Data shown
* * *

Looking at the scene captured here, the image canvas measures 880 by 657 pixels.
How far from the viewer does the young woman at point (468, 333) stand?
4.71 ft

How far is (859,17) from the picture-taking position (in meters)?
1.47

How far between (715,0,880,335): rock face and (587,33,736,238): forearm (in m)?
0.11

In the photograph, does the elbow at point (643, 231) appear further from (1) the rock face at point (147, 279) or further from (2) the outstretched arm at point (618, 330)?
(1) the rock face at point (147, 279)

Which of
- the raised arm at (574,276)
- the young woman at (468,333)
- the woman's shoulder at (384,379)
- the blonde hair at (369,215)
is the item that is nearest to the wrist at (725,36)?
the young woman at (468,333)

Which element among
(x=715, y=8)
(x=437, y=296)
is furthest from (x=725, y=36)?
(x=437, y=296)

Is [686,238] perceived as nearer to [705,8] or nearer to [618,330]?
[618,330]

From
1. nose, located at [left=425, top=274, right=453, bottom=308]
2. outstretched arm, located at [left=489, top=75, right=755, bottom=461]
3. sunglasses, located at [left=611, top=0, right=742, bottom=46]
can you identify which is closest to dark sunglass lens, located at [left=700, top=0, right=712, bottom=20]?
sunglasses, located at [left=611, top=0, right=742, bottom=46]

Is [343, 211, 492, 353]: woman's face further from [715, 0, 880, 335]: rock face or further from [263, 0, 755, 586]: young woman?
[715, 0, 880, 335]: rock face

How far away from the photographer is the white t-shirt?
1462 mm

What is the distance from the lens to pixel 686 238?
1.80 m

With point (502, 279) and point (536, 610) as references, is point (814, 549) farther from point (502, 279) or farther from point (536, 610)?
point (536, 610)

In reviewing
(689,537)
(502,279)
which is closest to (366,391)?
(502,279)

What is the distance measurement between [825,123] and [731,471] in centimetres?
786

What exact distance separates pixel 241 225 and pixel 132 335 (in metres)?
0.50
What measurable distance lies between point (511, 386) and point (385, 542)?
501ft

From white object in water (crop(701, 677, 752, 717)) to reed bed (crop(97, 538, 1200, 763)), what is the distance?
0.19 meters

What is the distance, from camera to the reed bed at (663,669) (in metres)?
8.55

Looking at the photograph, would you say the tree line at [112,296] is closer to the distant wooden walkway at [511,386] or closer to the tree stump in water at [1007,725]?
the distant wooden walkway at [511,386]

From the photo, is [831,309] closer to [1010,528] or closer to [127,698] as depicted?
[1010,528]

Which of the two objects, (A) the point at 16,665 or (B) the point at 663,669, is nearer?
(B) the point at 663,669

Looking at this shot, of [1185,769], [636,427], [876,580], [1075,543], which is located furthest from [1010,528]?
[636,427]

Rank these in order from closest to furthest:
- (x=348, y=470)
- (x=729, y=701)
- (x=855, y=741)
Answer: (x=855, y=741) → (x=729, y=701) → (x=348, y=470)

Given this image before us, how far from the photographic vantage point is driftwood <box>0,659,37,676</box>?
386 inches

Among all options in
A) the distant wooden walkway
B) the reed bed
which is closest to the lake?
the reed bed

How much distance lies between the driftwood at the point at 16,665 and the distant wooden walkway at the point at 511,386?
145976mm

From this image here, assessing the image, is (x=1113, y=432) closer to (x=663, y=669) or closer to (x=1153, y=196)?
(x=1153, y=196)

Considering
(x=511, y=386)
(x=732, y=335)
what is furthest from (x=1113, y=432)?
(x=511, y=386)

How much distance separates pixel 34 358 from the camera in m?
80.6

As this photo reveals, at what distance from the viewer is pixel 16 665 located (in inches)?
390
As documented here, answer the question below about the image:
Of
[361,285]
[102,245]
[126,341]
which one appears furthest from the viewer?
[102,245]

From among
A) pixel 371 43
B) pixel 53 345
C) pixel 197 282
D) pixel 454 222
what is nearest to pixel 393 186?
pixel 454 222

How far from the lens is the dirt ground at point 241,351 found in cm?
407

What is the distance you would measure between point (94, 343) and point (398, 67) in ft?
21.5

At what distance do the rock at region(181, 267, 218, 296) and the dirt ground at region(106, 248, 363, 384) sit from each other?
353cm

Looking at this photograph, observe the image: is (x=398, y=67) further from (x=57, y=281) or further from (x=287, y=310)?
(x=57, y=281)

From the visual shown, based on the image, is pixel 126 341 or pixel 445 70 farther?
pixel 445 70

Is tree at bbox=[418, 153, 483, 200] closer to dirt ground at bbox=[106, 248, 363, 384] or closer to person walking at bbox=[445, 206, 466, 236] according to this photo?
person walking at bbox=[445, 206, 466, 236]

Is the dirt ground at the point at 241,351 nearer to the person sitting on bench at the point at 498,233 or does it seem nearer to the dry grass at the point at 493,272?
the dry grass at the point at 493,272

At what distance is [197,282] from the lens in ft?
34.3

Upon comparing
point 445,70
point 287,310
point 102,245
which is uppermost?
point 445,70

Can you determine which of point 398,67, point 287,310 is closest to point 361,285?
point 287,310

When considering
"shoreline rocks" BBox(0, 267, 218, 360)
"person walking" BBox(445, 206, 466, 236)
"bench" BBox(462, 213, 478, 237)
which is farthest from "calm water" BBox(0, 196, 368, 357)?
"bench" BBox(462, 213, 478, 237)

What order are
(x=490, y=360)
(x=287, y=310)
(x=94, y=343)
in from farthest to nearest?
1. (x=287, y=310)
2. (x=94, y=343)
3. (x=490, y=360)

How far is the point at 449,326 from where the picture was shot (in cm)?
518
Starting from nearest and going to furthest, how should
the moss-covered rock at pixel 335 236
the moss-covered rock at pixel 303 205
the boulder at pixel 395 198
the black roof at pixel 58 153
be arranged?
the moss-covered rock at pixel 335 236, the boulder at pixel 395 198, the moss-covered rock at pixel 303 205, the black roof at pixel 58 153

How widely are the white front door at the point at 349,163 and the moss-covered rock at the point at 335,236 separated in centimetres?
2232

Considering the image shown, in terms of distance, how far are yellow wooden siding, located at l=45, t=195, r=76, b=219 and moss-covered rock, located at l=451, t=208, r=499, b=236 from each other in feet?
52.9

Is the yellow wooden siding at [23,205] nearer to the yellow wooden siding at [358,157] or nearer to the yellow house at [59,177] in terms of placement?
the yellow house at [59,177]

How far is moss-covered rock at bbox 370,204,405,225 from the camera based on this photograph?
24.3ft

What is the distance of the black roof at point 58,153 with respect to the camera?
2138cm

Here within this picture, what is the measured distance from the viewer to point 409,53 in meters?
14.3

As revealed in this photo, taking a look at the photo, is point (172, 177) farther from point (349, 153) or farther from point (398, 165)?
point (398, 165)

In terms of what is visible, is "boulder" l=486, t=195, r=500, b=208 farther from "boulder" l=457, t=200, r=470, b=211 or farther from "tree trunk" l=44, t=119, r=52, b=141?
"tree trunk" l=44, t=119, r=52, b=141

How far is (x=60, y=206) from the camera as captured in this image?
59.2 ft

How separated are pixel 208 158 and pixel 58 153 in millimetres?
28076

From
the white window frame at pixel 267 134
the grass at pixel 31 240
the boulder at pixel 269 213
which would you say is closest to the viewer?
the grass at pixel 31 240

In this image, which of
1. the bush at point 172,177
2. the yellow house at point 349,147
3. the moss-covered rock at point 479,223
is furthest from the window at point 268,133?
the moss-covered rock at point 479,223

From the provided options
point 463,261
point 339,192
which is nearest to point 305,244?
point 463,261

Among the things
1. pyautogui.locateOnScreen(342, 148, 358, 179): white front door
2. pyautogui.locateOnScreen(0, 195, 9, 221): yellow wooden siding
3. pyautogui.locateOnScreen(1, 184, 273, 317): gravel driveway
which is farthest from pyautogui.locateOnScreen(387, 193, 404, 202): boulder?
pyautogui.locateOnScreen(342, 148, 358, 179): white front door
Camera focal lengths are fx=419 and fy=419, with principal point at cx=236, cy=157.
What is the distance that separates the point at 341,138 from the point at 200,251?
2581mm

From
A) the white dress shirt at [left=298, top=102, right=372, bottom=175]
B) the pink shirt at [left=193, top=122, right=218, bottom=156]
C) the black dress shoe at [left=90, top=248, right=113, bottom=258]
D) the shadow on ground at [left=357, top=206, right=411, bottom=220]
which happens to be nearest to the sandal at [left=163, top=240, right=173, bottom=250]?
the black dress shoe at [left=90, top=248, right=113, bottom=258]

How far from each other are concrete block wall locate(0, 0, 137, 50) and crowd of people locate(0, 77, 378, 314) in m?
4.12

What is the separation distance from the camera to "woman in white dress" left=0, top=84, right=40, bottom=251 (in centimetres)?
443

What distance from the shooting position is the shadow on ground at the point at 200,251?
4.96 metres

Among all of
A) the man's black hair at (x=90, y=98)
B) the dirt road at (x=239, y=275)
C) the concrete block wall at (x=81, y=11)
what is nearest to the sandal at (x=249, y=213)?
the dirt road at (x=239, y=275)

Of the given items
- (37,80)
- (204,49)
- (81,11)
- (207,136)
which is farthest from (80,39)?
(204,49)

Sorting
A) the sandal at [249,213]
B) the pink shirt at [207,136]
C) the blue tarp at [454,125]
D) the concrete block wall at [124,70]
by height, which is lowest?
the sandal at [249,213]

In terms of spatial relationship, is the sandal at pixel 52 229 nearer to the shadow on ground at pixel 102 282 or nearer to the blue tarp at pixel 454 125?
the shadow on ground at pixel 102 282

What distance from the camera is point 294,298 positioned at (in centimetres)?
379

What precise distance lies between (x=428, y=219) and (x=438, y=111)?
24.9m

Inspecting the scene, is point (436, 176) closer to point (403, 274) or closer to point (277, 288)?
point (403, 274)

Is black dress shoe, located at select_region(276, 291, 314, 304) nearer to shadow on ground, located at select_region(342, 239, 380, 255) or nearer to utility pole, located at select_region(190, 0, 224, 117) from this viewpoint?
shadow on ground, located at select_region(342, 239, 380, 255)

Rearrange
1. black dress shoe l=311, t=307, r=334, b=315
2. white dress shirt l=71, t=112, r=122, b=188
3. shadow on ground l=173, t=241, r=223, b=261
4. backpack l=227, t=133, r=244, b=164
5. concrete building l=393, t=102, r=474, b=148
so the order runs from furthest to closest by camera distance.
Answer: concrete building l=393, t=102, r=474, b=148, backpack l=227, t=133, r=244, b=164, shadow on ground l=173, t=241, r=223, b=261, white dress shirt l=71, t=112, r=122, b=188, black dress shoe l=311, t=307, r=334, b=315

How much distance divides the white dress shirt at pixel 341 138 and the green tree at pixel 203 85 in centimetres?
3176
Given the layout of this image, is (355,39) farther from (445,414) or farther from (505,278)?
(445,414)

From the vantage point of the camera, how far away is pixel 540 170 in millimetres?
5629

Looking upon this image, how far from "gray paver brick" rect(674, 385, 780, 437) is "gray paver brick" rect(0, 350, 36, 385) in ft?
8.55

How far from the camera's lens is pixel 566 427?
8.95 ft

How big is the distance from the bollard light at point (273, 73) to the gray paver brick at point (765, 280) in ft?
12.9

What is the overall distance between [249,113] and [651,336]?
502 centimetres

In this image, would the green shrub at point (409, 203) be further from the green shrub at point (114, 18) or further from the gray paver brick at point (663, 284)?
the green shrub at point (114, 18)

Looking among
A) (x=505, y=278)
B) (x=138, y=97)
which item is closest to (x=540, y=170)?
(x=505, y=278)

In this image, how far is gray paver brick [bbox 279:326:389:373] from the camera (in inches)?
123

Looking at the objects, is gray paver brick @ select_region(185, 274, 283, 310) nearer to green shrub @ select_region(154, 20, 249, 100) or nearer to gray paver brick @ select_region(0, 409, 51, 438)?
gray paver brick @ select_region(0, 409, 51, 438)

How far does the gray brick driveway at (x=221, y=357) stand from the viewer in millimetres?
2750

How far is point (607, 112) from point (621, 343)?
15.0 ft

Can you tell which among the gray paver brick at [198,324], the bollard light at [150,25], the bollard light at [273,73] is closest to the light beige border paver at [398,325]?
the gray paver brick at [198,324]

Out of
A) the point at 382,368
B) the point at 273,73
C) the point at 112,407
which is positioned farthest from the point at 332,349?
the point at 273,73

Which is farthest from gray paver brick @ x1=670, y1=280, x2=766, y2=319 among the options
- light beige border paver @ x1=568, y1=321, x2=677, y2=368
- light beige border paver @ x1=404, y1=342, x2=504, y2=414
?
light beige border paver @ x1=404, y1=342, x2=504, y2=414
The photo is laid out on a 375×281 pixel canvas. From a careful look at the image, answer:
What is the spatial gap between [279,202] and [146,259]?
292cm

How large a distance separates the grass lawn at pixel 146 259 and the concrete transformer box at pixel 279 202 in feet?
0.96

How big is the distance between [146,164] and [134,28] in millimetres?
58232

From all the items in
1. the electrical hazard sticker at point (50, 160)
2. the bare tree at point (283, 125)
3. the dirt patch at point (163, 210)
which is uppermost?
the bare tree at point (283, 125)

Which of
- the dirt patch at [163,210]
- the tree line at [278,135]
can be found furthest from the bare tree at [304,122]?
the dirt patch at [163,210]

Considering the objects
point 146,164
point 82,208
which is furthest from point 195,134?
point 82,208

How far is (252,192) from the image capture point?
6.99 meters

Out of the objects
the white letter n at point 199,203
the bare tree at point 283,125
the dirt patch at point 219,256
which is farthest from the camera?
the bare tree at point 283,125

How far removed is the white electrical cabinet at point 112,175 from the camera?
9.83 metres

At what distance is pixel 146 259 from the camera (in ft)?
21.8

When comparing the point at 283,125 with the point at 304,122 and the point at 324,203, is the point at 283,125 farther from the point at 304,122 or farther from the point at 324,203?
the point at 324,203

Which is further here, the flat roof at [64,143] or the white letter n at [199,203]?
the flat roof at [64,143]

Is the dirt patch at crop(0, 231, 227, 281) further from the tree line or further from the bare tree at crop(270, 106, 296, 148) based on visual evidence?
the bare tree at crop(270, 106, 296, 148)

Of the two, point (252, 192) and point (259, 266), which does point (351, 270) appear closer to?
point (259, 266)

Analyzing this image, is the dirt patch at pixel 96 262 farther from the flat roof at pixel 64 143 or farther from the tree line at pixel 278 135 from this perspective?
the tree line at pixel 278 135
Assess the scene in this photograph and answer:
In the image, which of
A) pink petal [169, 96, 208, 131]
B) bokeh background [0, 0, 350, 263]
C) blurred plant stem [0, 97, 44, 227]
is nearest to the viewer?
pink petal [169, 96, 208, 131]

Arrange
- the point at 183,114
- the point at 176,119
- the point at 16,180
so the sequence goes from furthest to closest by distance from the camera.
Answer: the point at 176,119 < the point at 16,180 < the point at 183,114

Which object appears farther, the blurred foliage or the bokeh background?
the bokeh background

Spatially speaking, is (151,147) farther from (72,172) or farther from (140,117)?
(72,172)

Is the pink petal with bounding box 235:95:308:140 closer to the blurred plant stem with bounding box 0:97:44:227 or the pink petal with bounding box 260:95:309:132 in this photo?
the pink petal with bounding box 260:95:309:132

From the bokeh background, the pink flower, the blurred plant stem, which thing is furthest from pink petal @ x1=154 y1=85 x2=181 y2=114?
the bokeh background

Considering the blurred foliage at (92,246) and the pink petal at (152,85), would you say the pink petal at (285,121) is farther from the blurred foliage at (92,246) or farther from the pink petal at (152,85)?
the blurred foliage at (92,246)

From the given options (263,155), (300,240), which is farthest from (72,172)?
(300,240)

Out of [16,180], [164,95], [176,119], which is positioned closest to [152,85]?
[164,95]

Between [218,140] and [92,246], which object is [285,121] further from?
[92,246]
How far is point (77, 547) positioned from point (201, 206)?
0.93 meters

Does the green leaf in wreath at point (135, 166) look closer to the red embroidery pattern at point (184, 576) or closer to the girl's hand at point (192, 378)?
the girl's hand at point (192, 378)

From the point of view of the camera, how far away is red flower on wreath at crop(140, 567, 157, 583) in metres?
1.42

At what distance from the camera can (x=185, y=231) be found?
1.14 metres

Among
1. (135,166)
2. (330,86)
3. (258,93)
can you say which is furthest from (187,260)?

* * *

Written instruction
Reproduce the lines verbatim, beginning with the line that contains "The photo is" and ending after the line that contains "6.99 meters".

Full output
The photo is laid out on a 375×281 pixel canvas. From a careful look at the image, answer:
What is the spatial gap between [279,202] and [146,259]?
292cm

How large a distance separates the grass lawn at pixel 146 259 and the concrete transformer box at pixel 279 202 in feet?
0.96

How big is the distance between [146,164] and [134,28] in millimetres?
58232

From all the items in
1. the electrical hazard sticker at point (50, 160)
2. the bare tree at point (283, 125)
3. the dirt patch at point (163, 210)
which is uppermost?
the bare tree at point (283, 125)

Which of
- the dirt patch at [163,210]
- the tree line at [278,135]
can be found furthest from the bare tree at [304,122]?
the dirt patch at [163,210]

Considering the objects
point 146,164
point 82,208
which is furthest from point 195,134?
point 82,208

How far is (252,192) from the image capture point?
6.99 meters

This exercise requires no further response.